■ PASSAGE:
-- Opening Marker --
## Rag Structure for Inference

https://github.com/svpino/youtube-rag/blob/main/rag.ipynb

We are using a youtube video to 
- make a rag dataset
- infer from queries using langchain

use whatever models that you want
- 3.5 turbo
- 4

In [None]:
import os
from dotenv import load_dotenv
from langchain_openai.chat_models import ChatOpenAI

load_dotenv()

# delete keys before commiting to github
OPENAI_API_KEY = "YOUR KEY"
os.environ['OPENAI_API_KEY'] = OPENAI_API_KEY
model = ChatOpenAI(openai_api_key=OPENAI_API_KEY, model="gpt-3.5-turbo")
OPENAI_API_KEY = os.getenv("OPENAI_API_KEY")

os.environ['PINECONE_API_KEY'] = 'YOUR KEY'



# This is the YouTube video we're going to use.
YOUTUBE_VIDEO = "https://www.youtube.com/watch?v=cdiD-9MMpb0" # THIS VIDEO is 3hr+ long!
YOUTUBE_VIDEO = "https://www.youtube.com/watch?v=ZmtvsX7aWzo" # 1:48hr. Reiner knizia 100 games
YOUTUBE_VIDEO = "https://www.youtube.com/watch?v=O6C66NFCkJ8" # 5min. creator on monetization
# YOUTUBE_VIDEO = "https://www.youtube.com/watch?v=SHNAw80wbUs" #10min korean video. hard to get
YOUTUBE_VIDEO = "https://www.youtube.com/watch?v=SBGG4WNweEc" #nobel prize in physics

# test the model
model.invoke("What MLB team won the World Series during the COVID-19 pandemic?")

since we only want to get script, let's get the answer straight from the parser
`StrOutputParser` extracts answer as a string

In [120]:
from langchain_core.output_parsers import StrOutputParser

parser = StrOutputParser()
-- Closing Marker --
■ DATA SECTION:
-- Opening Marker --
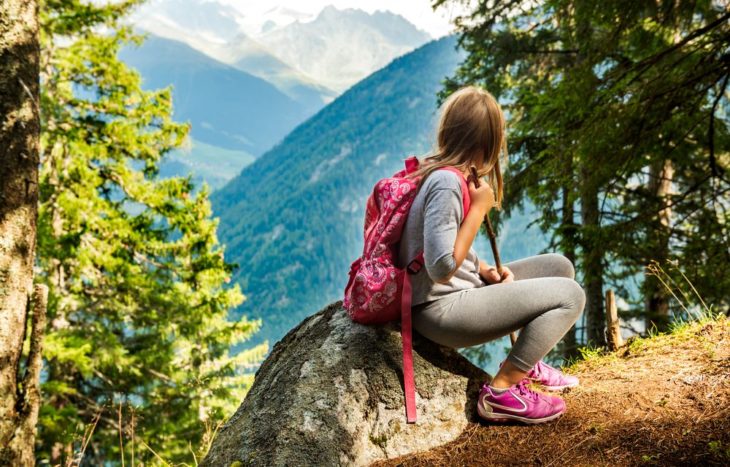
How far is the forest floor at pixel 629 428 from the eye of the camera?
213 cm

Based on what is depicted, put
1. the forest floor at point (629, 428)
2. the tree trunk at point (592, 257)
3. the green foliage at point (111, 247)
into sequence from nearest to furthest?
the forest floor at point (629, 428) < the tree trunk at point (592, 257) < the green foliage at point (111, 247)

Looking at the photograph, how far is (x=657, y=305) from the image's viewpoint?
8.45 meters

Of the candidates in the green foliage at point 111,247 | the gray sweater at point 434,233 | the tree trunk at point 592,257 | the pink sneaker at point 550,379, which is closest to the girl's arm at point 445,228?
the gray sweater at point 434,233

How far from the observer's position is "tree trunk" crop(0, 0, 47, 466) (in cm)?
272

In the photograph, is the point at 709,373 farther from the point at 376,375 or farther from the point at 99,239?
the point at 99,239

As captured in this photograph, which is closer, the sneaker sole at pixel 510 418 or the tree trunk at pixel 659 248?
the sneaker sole at pixel 510 418

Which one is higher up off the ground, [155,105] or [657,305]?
[155,105]

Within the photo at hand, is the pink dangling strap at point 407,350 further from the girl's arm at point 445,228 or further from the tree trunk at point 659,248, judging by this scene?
the tree trunk at point 659,248

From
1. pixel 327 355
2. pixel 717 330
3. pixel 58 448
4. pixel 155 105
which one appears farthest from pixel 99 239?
pixel 717 330

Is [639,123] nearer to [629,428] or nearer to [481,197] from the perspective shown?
[481,197]

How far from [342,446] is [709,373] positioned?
1941mm

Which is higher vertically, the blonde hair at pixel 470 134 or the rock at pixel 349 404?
the blonde hair at pixel 470 134

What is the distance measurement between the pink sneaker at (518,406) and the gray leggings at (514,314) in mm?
146

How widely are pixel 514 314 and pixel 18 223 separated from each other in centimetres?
256
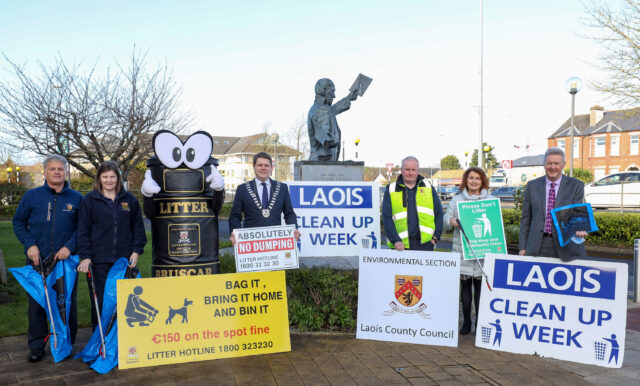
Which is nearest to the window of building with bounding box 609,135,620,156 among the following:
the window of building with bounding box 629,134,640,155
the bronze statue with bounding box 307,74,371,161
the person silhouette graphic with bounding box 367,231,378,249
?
the window of building with bounding box 629,134,640,155

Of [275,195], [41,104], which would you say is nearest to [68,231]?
[275,195]

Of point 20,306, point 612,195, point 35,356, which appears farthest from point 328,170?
point 612,195

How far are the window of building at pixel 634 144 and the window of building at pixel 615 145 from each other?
4.09 ft

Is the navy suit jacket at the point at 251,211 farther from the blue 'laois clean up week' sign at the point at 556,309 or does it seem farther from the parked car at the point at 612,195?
the parked car at the point at 612,195

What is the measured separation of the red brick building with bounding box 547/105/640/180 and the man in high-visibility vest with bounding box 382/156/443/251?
51872mm

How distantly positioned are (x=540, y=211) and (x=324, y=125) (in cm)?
459

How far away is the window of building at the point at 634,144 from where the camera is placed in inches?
1954

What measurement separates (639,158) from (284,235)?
185ft

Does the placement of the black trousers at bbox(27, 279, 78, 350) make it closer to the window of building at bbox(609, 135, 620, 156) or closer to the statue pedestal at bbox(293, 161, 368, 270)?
the statue pedestal at bbox(293, 161, 368, 270)

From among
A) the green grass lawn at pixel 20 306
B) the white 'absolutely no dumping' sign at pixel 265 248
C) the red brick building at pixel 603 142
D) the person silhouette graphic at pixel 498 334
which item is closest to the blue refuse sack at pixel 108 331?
the white 'absolutely no dumping' sign at pixel 265 248

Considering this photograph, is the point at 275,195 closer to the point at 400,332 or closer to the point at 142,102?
the point at 400,332

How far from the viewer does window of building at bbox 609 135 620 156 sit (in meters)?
51.3

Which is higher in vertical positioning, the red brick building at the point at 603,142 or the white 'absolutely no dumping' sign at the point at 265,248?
the red brick building at the point at 603,142

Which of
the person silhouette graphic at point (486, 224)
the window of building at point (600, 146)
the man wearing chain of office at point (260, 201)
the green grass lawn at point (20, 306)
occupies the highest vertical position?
the window of building at point (600, 146)
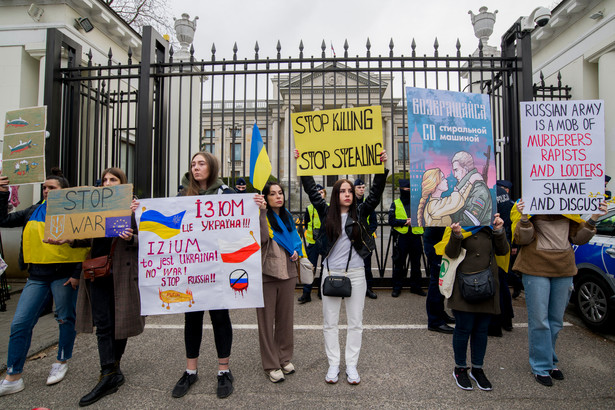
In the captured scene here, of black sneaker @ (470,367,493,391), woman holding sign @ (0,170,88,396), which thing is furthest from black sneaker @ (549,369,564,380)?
woman holding sign @ (0,170,88,396)

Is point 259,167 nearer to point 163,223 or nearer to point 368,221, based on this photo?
point 163,223

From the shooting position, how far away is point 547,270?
3209mm

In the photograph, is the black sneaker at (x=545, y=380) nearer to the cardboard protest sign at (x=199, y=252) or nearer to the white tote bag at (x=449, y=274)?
the white tote bag at (x=449, y=274)

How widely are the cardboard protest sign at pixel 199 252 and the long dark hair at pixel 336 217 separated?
695 millimetres

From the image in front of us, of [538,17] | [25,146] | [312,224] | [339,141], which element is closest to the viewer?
[339,141]

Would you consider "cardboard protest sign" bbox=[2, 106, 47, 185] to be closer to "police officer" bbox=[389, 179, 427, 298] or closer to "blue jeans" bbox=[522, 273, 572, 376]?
"police officer" bbox=[389, 179, 427, 298]

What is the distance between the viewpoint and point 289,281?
3.35m

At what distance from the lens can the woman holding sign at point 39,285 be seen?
310 centimetres

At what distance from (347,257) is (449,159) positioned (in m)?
1.35

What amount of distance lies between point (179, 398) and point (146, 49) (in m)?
4.67

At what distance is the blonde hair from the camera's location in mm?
3215

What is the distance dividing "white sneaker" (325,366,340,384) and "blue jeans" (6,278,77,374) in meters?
2.48

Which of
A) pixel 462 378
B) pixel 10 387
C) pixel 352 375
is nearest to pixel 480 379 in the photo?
pixel 462 378

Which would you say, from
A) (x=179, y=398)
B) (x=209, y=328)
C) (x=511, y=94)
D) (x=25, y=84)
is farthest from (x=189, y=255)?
(x=25, y=84)
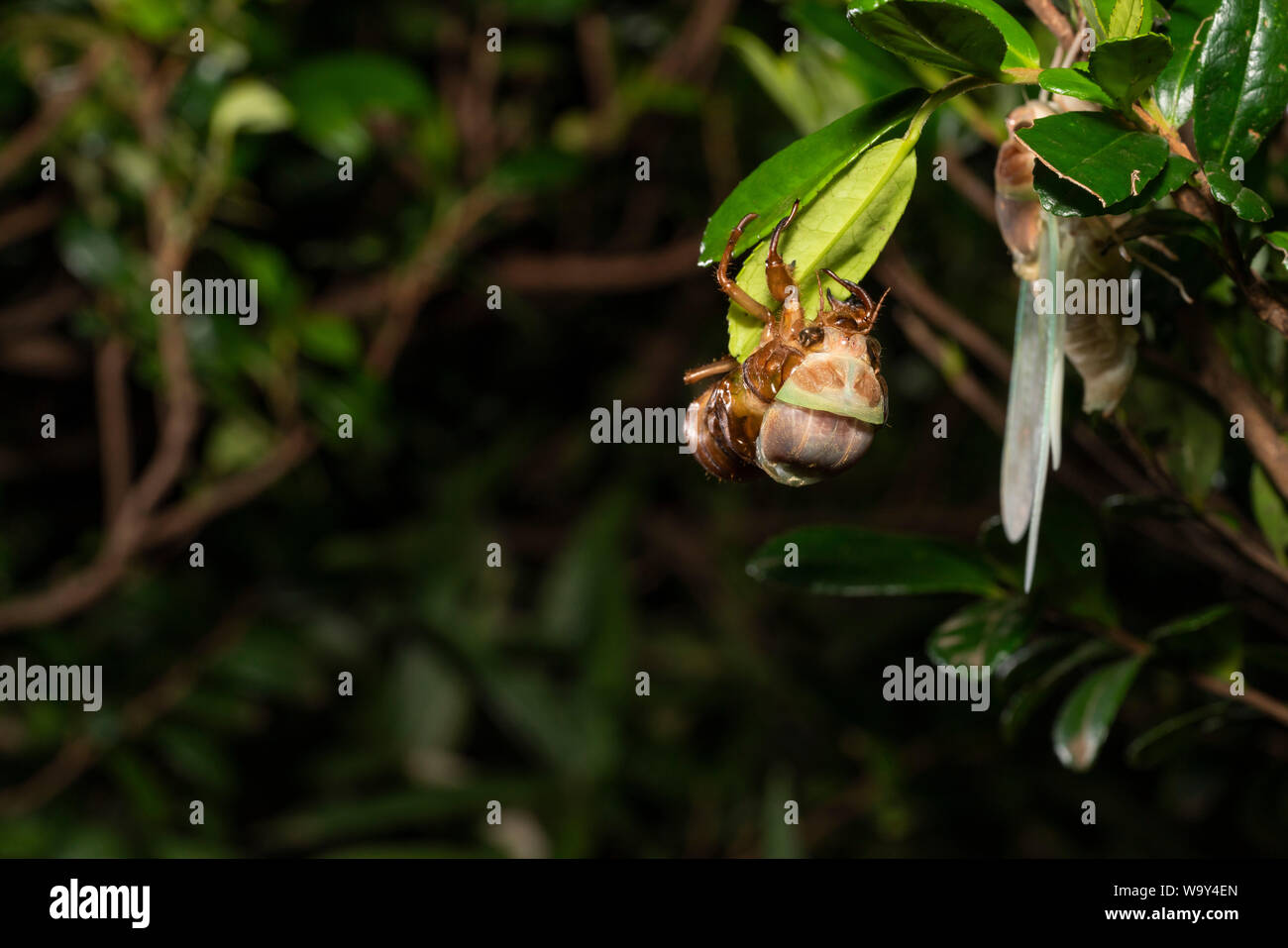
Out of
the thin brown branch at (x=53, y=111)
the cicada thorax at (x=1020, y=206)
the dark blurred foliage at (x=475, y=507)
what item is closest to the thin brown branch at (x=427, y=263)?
the dark blurred foliage at (x=475, y=507)

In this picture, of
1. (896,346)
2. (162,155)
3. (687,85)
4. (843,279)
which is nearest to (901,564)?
(843,279)

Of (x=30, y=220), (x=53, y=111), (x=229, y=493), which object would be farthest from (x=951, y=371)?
(x=30, y=220)

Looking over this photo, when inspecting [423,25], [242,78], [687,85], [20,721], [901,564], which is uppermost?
[423,25]

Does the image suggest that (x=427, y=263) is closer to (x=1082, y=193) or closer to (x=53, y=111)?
(x=53, y=111)

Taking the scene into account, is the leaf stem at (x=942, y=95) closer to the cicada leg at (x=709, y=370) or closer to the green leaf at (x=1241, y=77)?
the green leaf at (x=1241, y=77)

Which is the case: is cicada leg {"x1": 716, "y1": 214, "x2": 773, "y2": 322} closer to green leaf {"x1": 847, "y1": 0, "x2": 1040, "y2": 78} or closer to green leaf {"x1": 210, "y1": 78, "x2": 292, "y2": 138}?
green leaf {"x1": 847, "y1": 0, "x2": 1040, "y2": 78}
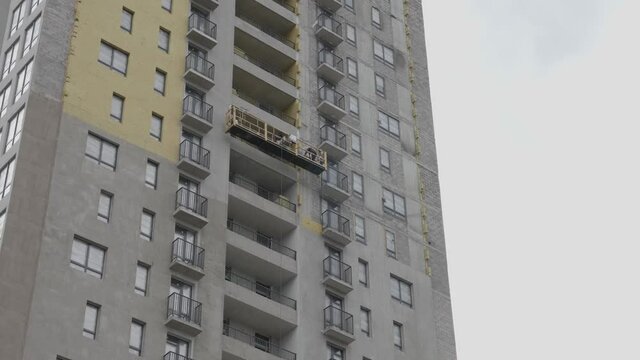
-- Closing Marker --
■ DIRECTIONS FOR THIS TASK: Reproduce the part of the RAG notebook starting with "# delete keys" and going on through "is 3hr+ long!". You won't need the listing for this.

■ OUTPUT BELOW:
# delete keys before commiting to github
OPENAI_API_KEY = "YOUR KEY"
os.environ['OPENAI_API_KEY'] = OPENAI_API_KEY
model = ChatOpenAI(openai_api_key=OPENAI_API_KEY, model="gpt-3.5-turbo")
OPENAI_API_KEY = os.getenv("OPENAI_API_KEY")

os.environ['PINECONE_API_KEY'] = 'YOUR KEY'



# This is the YouTube video we're going to use.
YOUTUBE_VIDEO = "https://www.youtube.com/watch?v=cdiD-9MMpb0" # THIS VIDEO is 3hr+ long!